The question is one of self and other.  How do we relate to others?  When a person expends much effort creating a public persona–buying the right things, talking in the “in” language–and this includes the social graces, functioning in a profession that grants prestige and dignity, one can actually become very lonely.  One’s soul no longer communicates with others in an honest way.  In religion, this would be called “worldliness.”  There are other issues.  Some indulge in substances.  Consider drinking.  A whole culture surrounds drinking.  There are drinking games.  There are drinking parties–knowing how to party can be important.  There is a whole bar culture that any alcohol commercial sells.  Then there is a luxury car that says exceptional people make the rules–they don’t follow them.  But buying that car is what makes a person exceptional, along with following the surfing culture which is a “cool” thing to do.  These examples show how identity is falsely created by dependance on things external to the self.  Self can be very lonely when one depends on extrinsic things for identity.
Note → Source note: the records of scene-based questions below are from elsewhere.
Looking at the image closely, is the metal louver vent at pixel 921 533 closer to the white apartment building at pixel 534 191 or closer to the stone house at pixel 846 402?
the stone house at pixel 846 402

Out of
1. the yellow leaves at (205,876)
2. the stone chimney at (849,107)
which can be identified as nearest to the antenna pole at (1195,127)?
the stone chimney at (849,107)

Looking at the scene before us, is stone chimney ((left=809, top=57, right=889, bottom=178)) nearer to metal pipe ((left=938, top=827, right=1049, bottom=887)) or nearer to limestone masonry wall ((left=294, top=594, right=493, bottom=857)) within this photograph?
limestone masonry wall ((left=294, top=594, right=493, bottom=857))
Self confidence gives one the freedom to be authentic.  And this means being authentic with everyone–spouse, friends, co-workers.  An old rock group sings, “You know who you are, you don’t give a damn.”  I asked a native elder about moving away from home and loneliness.  His response was similar.  “If you are firmly grounded in who you are, there is no loneliness.”  Being who one truly is, and encountering other in that capacity is the only solution that gives true relationship and community.